__EXTRACT TO READ__
######
GENEVA (Reuters) – Washington's "war on terror" after the September 11 attacks has eroded human rights worldwide, creating lingering cynicism that the United Nations must now combat, international law experts said on Monday.

Mary Robinson, who was the U.N. High Commissioner for Human Rights when al Qaeda militants flew hijacked planes into the World Trade Center and Pentagon in 2001, said the United States caused harm with some of the ways it responded.

"Seven years after 9/11 it is time to take stock and repeal abusive laws and policies," the former Irish president said, warning that harsh U.S. detentions and interrogations in Iraq, Afghanistan, and Guantanamo Bay, Cuba gave a dangerous signal to other countries that could easily follow suit.

While new U.S. President Barack Obama has announced he will close Guantanamo to break from the practices of his predecessor George W. Bush, Robinson said sweeping changes needed to take place to ensure Washington abandons its "war paradigm."
######
__WRITTEN PROBLEM 1__
Echo the news report word for word, from "Mary Robinson, who" up to and including "ways it responded.".
__WRITTEN PROBLEM 2__
Using the news report, mark each statement yes or no and quote the words that decide it: (a) Mary Robinson was the U.N. High Commissioner for Human Rights at the time of the 2001 attacks. (b) Barack Obama has announced he will close Guantanamo. (c) Mary Robinson is a former president of France.
The dataset entries below are separate material, unrelated to the news report.

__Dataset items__
######
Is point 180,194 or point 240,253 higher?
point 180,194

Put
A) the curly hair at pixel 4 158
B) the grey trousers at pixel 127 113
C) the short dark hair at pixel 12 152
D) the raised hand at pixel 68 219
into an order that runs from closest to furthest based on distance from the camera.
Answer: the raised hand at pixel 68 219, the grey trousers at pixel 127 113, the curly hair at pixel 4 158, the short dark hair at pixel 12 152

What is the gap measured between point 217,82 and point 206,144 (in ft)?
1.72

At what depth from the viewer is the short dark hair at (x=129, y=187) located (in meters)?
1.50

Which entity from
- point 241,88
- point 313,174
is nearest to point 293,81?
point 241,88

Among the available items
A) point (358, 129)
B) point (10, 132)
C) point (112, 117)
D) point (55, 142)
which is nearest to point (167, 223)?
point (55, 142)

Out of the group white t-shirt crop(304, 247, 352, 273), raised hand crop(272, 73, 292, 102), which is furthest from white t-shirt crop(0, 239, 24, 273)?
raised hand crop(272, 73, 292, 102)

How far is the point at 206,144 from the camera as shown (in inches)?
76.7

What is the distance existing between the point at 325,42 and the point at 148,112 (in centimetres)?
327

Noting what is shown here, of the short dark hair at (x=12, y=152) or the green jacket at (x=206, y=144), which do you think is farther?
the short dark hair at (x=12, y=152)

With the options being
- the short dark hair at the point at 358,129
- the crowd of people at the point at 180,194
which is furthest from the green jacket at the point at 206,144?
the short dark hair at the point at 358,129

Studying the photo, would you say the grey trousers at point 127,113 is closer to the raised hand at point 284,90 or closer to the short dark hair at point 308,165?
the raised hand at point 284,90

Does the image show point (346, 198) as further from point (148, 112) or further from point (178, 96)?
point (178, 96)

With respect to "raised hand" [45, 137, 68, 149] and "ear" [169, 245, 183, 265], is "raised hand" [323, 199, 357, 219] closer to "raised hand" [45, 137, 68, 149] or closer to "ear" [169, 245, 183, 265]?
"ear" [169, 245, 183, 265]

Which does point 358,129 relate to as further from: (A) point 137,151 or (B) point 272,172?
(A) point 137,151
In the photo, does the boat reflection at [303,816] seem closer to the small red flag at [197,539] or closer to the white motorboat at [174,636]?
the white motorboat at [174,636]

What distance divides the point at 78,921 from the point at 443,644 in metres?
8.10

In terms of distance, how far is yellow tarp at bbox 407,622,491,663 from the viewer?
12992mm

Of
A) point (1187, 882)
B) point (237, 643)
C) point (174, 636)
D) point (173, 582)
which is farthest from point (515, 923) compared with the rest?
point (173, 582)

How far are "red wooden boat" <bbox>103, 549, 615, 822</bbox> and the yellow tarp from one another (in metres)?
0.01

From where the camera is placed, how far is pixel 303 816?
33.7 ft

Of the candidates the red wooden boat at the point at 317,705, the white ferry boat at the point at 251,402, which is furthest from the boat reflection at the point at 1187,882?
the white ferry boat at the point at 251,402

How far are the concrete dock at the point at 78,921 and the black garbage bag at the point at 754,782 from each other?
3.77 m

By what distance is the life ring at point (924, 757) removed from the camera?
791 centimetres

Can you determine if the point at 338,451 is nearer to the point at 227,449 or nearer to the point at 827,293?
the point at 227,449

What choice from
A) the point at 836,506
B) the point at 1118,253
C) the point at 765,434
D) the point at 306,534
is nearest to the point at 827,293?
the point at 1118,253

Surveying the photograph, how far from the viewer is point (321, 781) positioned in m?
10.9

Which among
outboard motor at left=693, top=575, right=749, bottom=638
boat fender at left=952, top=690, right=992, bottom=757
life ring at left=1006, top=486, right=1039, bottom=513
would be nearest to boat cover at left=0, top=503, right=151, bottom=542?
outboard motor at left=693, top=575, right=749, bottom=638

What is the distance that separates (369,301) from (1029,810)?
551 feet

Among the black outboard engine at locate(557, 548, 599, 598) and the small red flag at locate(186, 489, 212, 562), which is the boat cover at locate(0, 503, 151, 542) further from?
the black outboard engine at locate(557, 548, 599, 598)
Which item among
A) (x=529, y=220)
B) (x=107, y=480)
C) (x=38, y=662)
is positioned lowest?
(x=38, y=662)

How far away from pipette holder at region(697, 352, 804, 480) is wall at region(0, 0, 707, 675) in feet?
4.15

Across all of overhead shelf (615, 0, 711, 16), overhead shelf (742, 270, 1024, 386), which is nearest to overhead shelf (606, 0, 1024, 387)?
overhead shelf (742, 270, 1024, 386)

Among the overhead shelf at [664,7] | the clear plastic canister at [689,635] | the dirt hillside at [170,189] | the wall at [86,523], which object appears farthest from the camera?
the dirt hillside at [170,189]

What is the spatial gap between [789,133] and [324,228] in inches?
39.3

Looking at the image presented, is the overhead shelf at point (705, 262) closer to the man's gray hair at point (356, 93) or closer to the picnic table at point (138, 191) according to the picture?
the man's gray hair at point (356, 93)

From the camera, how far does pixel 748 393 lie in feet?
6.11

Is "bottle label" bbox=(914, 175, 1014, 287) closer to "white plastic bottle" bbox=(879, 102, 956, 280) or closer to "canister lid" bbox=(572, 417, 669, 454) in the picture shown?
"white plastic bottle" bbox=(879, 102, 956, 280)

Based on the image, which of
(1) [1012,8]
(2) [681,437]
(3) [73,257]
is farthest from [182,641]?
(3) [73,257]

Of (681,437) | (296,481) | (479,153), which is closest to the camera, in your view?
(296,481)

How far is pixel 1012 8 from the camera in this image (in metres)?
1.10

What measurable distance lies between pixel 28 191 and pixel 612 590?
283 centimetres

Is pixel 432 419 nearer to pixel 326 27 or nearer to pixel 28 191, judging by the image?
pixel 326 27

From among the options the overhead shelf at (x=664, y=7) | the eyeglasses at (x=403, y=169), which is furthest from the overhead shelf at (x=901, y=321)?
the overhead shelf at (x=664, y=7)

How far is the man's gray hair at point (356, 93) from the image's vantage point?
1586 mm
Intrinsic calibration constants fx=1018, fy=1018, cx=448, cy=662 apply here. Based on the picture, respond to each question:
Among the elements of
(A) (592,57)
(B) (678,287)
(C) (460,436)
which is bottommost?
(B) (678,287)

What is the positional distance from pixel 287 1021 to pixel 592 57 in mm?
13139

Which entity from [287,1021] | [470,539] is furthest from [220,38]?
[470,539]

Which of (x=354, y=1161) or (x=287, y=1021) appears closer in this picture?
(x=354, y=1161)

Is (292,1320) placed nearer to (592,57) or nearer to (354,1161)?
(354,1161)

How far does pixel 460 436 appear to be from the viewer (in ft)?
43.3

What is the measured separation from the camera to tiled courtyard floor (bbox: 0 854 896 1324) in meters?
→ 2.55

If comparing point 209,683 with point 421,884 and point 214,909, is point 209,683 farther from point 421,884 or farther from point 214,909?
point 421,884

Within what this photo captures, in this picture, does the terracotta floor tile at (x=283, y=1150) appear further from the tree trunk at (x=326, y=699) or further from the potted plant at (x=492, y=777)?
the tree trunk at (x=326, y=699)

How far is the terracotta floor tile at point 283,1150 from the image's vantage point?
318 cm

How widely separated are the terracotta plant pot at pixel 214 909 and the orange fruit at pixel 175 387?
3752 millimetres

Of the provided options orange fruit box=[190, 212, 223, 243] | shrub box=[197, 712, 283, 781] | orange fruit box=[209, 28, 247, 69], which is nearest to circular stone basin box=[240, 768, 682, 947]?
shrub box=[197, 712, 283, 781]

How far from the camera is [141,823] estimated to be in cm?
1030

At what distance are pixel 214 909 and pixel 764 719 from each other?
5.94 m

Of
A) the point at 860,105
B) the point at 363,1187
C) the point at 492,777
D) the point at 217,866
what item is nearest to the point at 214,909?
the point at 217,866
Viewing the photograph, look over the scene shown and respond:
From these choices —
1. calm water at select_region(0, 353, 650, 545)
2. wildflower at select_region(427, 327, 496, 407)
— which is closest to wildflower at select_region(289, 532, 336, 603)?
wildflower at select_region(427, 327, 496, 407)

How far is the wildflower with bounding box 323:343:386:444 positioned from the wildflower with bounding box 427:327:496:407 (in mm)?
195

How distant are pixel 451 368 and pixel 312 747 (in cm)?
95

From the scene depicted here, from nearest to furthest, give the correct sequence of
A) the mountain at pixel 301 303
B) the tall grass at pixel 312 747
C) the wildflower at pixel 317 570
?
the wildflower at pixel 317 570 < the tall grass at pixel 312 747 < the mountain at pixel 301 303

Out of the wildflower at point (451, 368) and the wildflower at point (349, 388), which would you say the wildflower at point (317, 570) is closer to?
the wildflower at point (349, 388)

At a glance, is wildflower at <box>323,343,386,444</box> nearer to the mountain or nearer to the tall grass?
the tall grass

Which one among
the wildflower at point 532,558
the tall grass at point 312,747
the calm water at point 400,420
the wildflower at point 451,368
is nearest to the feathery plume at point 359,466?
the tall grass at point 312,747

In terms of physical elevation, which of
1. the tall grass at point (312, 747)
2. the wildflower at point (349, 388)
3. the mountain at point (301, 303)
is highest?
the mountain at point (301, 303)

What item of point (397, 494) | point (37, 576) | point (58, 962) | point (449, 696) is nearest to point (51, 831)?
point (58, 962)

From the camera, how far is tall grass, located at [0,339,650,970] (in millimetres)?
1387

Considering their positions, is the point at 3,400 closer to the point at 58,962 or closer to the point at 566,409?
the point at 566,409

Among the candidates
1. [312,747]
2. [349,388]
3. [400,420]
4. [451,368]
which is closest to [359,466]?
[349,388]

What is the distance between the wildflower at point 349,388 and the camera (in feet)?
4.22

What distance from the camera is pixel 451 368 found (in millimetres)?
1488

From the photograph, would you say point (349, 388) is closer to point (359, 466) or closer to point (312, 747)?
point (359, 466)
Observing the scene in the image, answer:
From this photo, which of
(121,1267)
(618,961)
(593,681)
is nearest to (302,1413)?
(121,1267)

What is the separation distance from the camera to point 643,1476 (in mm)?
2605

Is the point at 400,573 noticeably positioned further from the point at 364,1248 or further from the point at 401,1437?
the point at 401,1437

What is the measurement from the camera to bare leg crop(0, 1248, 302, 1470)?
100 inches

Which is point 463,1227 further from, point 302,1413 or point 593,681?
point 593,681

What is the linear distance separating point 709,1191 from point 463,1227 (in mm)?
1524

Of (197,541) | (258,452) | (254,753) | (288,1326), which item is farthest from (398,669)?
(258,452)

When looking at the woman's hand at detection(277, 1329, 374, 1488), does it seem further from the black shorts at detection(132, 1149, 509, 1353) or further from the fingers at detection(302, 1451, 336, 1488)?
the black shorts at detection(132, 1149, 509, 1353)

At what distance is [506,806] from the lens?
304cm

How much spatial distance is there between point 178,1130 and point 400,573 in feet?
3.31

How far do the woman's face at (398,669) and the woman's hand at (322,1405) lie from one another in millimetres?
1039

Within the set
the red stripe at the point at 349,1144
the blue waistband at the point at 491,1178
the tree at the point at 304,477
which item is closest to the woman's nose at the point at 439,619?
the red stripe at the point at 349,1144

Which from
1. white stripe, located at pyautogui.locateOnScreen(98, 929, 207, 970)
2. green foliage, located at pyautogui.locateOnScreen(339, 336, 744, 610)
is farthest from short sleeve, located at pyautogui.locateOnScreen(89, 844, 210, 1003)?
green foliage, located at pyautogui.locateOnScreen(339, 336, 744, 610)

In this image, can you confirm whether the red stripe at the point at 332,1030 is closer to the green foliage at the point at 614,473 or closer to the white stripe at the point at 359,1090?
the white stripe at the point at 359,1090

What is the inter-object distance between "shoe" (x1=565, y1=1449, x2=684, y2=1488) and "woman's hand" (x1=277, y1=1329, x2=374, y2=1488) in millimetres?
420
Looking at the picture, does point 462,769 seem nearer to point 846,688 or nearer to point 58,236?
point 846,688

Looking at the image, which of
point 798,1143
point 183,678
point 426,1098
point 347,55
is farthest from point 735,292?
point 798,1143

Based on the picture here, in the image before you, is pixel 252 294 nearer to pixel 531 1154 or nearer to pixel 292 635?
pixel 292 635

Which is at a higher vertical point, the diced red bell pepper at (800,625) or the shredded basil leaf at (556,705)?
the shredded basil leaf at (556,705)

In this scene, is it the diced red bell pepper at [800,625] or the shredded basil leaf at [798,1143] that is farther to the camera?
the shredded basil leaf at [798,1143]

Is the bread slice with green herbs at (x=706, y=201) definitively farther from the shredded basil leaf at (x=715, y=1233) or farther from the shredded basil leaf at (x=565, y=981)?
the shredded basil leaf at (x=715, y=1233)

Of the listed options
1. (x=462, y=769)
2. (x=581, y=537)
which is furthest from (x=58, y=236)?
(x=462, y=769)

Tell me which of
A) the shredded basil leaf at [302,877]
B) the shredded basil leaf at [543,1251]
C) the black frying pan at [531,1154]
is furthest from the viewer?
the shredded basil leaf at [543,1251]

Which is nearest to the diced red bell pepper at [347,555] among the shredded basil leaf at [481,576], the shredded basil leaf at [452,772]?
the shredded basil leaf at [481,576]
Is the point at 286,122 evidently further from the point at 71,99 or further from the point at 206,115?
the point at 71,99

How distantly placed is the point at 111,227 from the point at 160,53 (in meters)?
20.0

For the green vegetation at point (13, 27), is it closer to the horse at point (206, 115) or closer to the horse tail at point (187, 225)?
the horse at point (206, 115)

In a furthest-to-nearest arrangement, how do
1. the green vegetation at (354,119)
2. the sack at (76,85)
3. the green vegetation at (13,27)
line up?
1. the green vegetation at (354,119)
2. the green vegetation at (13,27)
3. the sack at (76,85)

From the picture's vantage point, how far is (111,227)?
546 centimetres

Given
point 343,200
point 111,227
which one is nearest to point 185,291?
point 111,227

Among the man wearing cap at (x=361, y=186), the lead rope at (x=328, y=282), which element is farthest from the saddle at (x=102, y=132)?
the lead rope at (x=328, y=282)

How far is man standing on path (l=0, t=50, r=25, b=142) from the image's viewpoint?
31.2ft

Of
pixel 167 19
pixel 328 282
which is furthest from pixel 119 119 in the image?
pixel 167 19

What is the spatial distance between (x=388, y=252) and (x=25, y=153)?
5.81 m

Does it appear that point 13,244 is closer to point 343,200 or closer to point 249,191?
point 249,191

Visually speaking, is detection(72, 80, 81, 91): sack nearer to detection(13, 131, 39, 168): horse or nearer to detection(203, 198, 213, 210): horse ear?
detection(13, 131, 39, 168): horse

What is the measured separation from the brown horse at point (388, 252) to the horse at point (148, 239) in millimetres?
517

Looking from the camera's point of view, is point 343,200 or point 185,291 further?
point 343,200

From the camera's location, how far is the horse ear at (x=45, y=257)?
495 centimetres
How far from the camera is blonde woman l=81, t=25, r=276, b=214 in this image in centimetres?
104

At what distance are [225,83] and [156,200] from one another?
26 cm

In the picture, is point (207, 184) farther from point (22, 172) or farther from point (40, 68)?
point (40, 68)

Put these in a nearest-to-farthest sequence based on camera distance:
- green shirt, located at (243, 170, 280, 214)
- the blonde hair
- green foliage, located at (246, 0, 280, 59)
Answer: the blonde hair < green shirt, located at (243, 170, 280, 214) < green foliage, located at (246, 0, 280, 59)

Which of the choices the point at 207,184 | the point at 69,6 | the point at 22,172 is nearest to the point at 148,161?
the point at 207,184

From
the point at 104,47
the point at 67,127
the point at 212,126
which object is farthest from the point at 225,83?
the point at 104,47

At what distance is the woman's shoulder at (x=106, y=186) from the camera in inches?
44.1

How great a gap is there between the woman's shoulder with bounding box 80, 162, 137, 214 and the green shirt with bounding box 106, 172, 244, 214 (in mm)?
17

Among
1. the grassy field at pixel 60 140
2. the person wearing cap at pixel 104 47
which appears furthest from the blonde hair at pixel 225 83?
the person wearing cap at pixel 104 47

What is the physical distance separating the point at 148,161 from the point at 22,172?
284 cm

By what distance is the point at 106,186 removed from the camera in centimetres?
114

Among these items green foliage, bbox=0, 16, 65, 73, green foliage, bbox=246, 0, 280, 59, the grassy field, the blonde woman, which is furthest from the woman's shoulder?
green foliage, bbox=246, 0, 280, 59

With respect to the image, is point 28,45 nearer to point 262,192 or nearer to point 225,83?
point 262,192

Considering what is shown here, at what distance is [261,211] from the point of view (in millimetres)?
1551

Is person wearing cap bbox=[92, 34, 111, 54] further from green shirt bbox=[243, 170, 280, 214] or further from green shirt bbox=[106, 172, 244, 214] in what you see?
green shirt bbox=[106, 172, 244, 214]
######
__FULL SOLUTION 1__
Mary Robinson, who was the U.N. High Commissioner for Human Rights when al Qaeda militants flew hijacked planes into the World Trade Center and Pentagon in 2001, said the United States caused harm with some of the ways it responded.

__FULL SOLUTION 2__
(a) Yes: "who was the U.N. High Commissioner for Human Rights when al Qaeda militants flew hijacked planes into the World Trade Center and Pentagon in 2001"
(b) Yes: "new U.S. President Barack Obama has announced he will close Guantanamo"
(c) No: "the former Irish president"